**GOAL:** Retype the listing that follows, exactly as written.

**MATERIAL FOR THE TASK:**
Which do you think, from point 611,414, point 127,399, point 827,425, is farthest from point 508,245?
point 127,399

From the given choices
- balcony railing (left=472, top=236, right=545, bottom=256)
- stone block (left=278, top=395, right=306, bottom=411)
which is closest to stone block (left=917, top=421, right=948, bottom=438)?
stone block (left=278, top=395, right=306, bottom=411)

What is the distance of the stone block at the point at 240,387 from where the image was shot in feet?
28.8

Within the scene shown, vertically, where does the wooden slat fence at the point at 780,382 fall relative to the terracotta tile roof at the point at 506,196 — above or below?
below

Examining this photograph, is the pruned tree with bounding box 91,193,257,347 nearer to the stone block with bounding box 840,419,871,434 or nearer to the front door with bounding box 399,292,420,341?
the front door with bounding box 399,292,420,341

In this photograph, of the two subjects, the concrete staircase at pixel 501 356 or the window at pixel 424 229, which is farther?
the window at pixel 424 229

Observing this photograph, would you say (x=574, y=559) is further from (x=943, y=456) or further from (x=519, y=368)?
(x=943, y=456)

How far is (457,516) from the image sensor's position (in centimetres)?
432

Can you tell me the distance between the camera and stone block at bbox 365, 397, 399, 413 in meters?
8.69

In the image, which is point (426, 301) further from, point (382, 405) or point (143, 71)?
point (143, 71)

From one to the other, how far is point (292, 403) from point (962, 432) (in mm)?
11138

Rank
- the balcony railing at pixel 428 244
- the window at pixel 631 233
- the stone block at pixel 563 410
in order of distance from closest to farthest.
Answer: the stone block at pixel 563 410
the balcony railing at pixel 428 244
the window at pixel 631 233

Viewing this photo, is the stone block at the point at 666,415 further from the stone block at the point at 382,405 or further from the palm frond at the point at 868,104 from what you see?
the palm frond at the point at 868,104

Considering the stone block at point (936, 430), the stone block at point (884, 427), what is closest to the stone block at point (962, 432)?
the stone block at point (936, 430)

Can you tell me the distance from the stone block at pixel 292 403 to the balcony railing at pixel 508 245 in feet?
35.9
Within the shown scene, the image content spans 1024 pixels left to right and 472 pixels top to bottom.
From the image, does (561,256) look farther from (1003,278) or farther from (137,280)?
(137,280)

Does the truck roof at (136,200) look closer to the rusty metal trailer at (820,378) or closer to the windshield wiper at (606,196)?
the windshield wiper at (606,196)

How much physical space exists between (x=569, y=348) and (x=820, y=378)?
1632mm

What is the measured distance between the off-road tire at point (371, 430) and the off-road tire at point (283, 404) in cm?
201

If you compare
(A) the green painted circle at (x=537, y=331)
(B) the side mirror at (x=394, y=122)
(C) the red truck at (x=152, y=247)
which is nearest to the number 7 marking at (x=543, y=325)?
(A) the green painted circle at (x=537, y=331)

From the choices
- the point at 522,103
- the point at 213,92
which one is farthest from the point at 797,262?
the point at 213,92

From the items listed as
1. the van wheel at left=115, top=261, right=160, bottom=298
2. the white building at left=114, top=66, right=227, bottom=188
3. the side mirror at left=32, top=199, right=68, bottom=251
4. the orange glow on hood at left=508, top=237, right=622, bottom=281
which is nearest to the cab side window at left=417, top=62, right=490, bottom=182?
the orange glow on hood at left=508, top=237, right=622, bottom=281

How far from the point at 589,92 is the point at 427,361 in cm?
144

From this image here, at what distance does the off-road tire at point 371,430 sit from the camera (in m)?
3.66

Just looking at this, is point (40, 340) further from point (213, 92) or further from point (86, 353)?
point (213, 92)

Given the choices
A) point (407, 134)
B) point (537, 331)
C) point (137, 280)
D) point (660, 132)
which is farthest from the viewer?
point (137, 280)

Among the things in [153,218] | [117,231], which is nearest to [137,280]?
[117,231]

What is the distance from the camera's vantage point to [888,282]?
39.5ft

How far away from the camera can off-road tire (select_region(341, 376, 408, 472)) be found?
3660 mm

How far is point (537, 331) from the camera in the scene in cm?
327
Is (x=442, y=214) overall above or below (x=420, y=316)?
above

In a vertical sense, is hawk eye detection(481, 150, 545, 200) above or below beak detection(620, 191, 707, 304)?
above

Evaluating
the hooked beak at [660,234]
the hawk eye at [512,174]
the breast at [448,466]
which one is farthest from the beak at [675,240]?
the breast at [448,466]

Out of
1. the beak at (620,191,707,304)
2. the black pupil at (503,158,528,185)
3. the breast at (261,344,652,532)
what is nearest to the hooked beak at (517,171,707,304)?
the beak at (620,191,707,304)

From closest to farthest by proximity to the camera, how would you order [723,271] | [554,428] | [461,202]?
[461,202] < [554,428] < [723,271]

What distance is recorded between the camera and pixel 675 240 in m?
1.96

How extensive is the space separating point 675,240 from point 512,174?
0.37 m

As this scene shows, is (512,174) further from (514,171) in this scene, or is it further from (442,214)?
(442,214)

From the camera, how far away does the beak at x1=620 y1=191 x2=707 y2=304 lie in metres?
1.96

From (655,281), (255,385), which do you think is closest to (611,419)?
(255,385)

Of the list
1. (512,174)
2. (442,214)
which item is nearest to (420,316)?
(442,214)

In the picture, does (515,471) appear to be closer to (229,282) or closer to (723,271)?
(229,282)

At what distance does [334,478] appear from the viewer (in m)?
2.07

**SOLUTION:**
Which do you think, from point 611,414, point 127,399, point 827,425, is farthest from point 508,245?
point 127,399

From the given choices
- balcony railing (left=472, top=236, right=545, bottom=256)
- stone block (left=278, top=395, right=306, bottom=411)
which is closest to stone block (left=917, top=421, right=948, bottom=438)?
stone block (left=278, top=395, right=306, bottom=411)

What is the distance of the stone block at the point at 240,387 from where the image was shot in feet?
28.8

Within the scene shown, vertically, where does the wooden slat fence at the point at 780,382 fall relative to the terracotta tile roof at the point at 506,196 — above or below?
below

Examining this photograph, is the pruned tree with bounding box 91,193,257,347 nearer to the stone block with bounding box 840,419,871,434 or nearer to the front door with bounding box 399,292,420,341?
the front door with bounding box 399,292,420,341

In this photograph, of the two subjects, the concrete staircase at pixel 501 356 or the window at pixel 424 229, which is farther?
the window at pixel 424 229

Observing this photograph, would you say (x=574, y=559) is further from (x=943, y=456) or further from (x=519, y=368)?
(x=943, y=456)

How far is (457,516) from the image sensor's position (in centimetres)?
432

Can you tell me the distance between the camera and stone block at bbox 365, 397, 399, 413 in meters?
8.69

In the image, which is point (426, 301) further from, point (382, 405) or point (143, 71)?
point (143, 71)

From one to the other, how far is point (292, 403) from point (962, 432) (in mm)?
11138

Rank
- the balcony railing at pixel 428 244
- the window at pixel 631 233
- the stone block at pixel 563 410
in order of distance from closest to farthest.
Answer: the stone block at pixel 563 410
the balcony railing at pixel 428 244
the window at pixel 631 233

Viewing this photo, is the stone block at the point at 666,415 further from the stone block at the point at 382,405 or further from the palm frond at the point at 868,104 from what you see?
the palm frond at the point at 868,104

Considering the stone block at point (936, 430), the stone block at point (884, 427), what is closest to the stone block at point (962, 432)?
the stone block at point (936, 430)

Can you tell me the distance from the stone block at pixel 292 403 to the balcony railing at pixel 508 245 in feet?
35.9
Within the shown scene, the image content spans 1024 pixels left to right and 472 pixels top to bottom.
From the image, does (561,256) look farther from (1003,278) or farther from (137,280)?
(137,280)

Does the truck roof at (136,200) look closer to the rusty metal trailer at (820,378) or closer to the windshield wiper at (606,196)?
the windshield wiper at (606,196)

How much physical space exists between (x=569, y=348) and (x=820, y=378)?
1632mm

What is the measured distance between the off-road tire at point (371, 430) and the off-road tire at point (283, 404) in cm?
201

If you compare
(A) the green painted circle at (x=537, y=331)
(B) the side mirror at (x=394, y=122)
(C) the red truck at (x=152, y=247)
which is nearest to the number 7 marking at (x=543, y=325)?
(A) the green painted circle at (x=537, y=331)

From the choices
- the point at 522,103
- the point at 213,92
which one is farthest from the point at 797,262?
the point at 213,92

From the items listed as
1. the van wheel at left=115, top=261, right=160, bottom=298
2. the white building at left=114, top=66, right=227, bottom=188
3. the side mirror at left=32, top=199, right=68, bottom=251
4. the orange glow on hood at left=508, top=237, right=622, bottom=281
which is nearest to the cab side window at left=417, top=62, right=490, bottom=182?
the orange glow on hood at left=508, top=237, right=622, bottom=281

How far from the point at 589,92 is the point at 427,361 in cm?
144

From this image here, at what distance does the off-road tire at point 371,430 sit from the camera (in m)?
3.66

Just looking at this, is point (40, 340) further from point (213, 92) or further from point (86, 353)?
point (213, 92)

Given the choices
A) point (407, 134)
B) point (537, 331)
C) point (137, 280)
D) point (660, 132)
which is farthest from the viewer?
point (137, 280)

Among the things in [153,218] | [117,231], which is nearest to [137,280]?
[117,231]

What is the distance from the camera's vantage point to [888,282]?
39.5ft

How far away from the camera can off-road tire (select_region(341, 376, 408, 472)) be found?
3660 mm

How far is point (537, 331) from the camera in the scene in cm?
327
Is (x=442, y=214) overall above or below (x=420, y=316)?
above

In a vertical sense, is hawk eye detection(481, 150, 545, 200) above or below beak detection(620, 191, 707, 304)?
above

Evaluating
the hooked beak at [660,234]
the hawk eye at [512,174]
the breast at [448,466]
which one is farthest from the beak at [675,240]?
the breast at [448,466]

Out of
1. the beak at (620,191,707,304)
2. the black pupil at (503,158,528,185)
3. the breast at (261,344,652,532)
what is nearest to the hooked beak at (517,171,707,304)?
the beak at (620,191,707,304)

From closest to farthest by proximity to the camera, how would you order [723,271] | [554,428] | [461,202]?
[461,202] < [554,428] < [723,271]

What distance is recorded between the camera and pixel 675 240 in m?
1.96

How extensive is the space separating point 675,240 from point 512,174?
0.37 m

As this scene shows, is (512,174) further from (514,171) in this scene, or is it further from (442,214)?
(442,214)

From the camera, how far away does the beak at x1=620 y1=191 x2=707 y2=304 lie in metres?
1.96

From (655,281), (255,385), which do you think is closest to (611,419)?
(255,385)

Of the list
1. (512,174)
2. (442,214)
which item is nearest to (420,316)?
(442,214)

In the picture, does (515,471) appear to be closer to (229,282) or closer to (723,271)?
(229,282)

At what distance does [334,478] appear from the viewer (in m)?
2.07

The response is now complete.